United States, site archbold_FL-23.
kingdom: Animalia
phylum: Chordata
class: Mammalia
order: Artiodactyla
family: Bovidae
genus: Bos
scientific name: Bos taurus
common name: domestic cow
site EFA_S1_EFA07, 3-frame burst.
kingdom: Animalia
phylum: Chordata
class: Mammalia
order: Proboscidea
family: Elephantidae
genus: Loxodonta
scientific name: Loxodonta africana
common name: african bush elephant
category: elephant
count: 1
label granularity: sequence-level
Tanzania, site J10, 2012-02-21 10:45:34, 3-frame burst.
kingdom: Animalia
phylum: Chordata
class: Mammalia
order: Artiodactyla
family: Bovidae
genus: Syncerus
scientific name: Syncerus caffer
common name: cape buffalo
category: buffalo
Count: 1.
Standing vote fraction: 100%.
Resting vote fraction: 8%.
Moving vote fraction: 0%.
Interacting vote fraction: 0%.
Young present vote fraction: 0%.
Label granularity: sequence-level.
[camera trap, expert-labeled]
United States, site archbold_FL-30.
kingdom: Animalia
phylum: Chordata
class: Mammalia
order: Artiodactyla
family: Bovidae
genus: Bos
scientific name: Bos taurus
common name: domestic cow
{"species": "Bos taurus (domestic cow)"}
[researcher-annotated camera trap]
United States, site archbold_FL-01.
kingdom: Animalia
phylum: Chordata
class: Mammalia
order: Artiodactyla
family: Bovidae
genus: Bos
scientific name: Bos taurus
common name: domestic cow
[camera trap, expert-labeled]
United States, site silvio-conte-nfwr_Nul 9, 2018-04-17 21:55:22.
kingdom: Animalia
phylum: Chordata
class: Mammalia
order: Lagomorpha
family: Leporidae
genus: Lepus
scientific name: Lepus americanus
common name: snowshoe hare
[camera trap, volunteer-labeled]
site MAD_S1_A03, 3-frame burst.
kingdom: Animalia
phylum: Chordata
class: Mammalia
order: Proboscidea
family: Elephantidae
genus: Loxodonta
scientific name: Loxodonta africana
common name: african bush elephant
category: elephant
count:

• _YOUR GOAL_
Your answer should be a single number: how many lines of the material contain "site".

• _RESULT_
7